Data supplied Start Marker

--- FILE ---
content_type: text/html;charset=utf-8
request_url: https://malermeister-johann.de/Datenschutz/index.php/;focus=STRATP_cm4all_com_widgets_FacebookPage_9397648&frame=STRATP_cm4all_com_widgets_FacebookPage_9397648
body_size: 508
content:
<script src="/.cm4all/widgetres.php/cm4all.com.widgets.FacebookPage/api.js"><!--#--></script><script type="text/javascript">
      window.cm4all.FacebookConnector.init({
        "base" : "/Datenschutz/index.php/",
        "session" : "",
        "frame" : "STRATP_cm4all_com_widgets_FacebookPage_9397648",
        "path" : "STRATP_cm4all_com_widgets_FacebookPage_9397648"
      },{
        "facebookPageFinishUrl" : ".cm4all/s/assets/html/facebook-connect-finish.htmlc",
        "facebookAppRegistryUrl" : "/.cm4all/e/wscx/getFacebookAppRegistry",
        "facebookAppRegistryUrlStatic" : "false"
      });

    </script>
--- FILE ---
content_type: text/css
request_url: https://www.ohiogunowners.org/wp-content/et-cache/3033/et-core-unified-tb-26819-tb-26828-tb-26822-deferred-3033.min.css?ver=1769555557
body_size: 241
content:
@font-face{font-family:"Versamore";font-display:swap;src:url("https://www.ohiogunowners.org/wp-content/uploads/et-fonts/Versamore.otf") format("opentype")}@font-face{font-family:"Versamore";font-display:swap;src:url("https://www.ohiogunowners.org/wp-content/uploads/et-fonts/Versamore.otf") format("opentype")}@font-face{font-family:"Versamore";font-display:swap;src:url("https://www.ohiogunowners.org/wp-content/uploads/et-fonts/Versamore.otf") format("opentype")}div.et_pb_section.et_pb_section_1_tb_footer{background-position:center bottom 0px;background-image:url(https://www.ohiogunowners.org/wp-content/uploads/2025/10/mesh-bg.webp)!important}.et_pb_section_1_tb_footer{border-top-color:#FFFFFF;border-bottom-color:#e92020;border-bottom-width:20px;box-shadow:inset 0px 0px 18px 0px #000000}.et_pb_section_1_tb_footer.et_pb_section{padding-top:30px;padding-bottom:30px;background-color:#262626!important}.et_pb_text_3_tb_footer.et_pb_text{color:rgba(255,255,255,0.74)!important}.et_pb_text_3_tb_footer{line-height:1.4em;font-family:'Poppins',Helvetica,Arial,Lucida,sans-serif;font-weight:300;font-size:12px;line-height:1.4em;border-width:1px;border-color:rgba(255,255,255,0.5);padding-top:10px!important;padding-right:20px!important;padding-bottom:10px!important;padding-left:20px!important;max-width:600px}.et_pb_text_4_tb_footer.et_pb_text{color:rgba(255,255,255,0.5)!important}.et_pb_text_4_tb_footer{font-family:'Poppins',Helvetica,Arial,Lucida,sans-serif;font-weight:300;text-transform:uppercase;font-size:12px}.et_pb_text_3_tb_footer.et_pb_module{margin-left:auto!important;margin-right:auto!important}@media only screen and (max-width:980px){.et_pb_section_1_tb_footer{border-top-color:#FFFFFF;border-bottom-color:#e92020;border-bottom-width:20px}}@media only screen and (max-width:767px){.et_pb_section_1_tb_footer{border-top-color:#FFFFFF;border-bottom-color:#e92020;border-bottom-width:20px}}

Data supplied End Marker

*Your goal*
Without omitting anything, set down all the entries above again.

*Response for this exercise*
--- FILE ---
content_type: text/html;charset=utf-8
request_url: https://malermeister-johann.de/Datenschutz/index.php/;focus=STRATP_cm4all_com_widgets_FacebookPage_9397648&frame=STRATP_cm4all_com_widgets_FacebookPage_9397648
body_size: 508
content:
<script src="/.cm4all/widgetres.php/cm4all.com.widgets.FacebookPage/api.js"><!--#--></script><script type="text/javascript">
      window.cm4all.FacebookConnector.init({
        "base" : "/Datenschutz/index.php/",
        "session" : "",
        "frame" : "STRATP_cm4all_com_widgets_FacebookPage_9397648",
        "path" : "STRATP_cm4all_com_widgets_FacebookPage_9397648"
      },{
        "facebookPageFinishUrl" : ".cm4all/s/assets/html/facebook-connect-finish.htmlc",
        "facebookAppRegistryUrl" : "/.cm4all/e/wscx/getFacebookAppRegistry",
        "facebookAppRegistryUrlStatic" : "false"
      });

    </script>
--- FILE ---
content_type: text/css
request_url: https://www.ohiogunowners.org/wp-content/et-cache/3033/et-core-unified-tb-26819-tb-26828-tb-26822-deferred-3033.min.css?ver=1769555557
body_size: 241
content:
@font-face{font-family:"Versamore";font-display:swap;src:url("https://www.ohiogunowners.org/wp-content/uploads/et-fonts/Versamore.otf") format("opentype")}@font-face{font-family:"Versamore";font-display:swap;src:url("https://www.ohiogunowners.org/wp-content/uploads/et-fonts/Versamore.otf") format("opentype")}@font-face{font-family:"Versamore";font-display:swap;src:url("https://www.ohiogunowners.org/wp-content/uploads/et-fonts/Versamore.otf") format("opentype")}div.et_pb_section.et_pb_section_1_tb_footer{background-position:center bottom 0px;background-image:url(https://www.ohiogunowners.org/wp-content/uploads/2025/10/mesh-bg.webp)!important}.et_pb_section_1_tb_footer{border-top-color:#FFFFFF;border-bottom-color:#e92020;border-bottom-width:20px;box-shadow:inset 0px 0px 18px 0px #000000}.et_pb_section_1_tb_footer.et_pb_section{padding-top:30px;padding-bottom:30px;background-color:#262626!important}.et_pb_text_3_tb_footer.et_pb_text{color:rgba(255,255,255,0.74)!important}.et_pb_text_3_tb_footer{line-height:1.4em;font-family:'Poppins',Helvetica,Arial,Lucida,sans-serif;font-weight:300;font-size:12px;line-height:1.4em;border-width:1px;border-color:rgba(255,255,255,0.5);padding-top:10px!important;padding-right:20px!important;padding-bottom:10px!important;padding-left:20px!important;max-width:600px}.et_pb_text_4_tb_footer.et_pb_text{color:rgba(255,255,255,0.5)!important}.et_pb_text_4_tb_footer{font-family:'Poppins',Helvetica,Arial,Lucida,sans-serif;font-weight:300;text-transform:uppercase;font-size:12px}.et_pb_text_3_tb_footer.et_pb_module{margin-left:auto!important;margin-right:auto!important}@media only screen and (max-width:980px){.et_pb_section_1_tb_footer{border-top-color:#FFFFFF;border-bottom-color:#e92020;border-bottom-width:20px}}@media only screen and (max-width:767px){.et_pb_section_1_tb_footer{border-top-color:#FFFFFF;border-bottom-color:#e92020;border-bottom-width:20px}}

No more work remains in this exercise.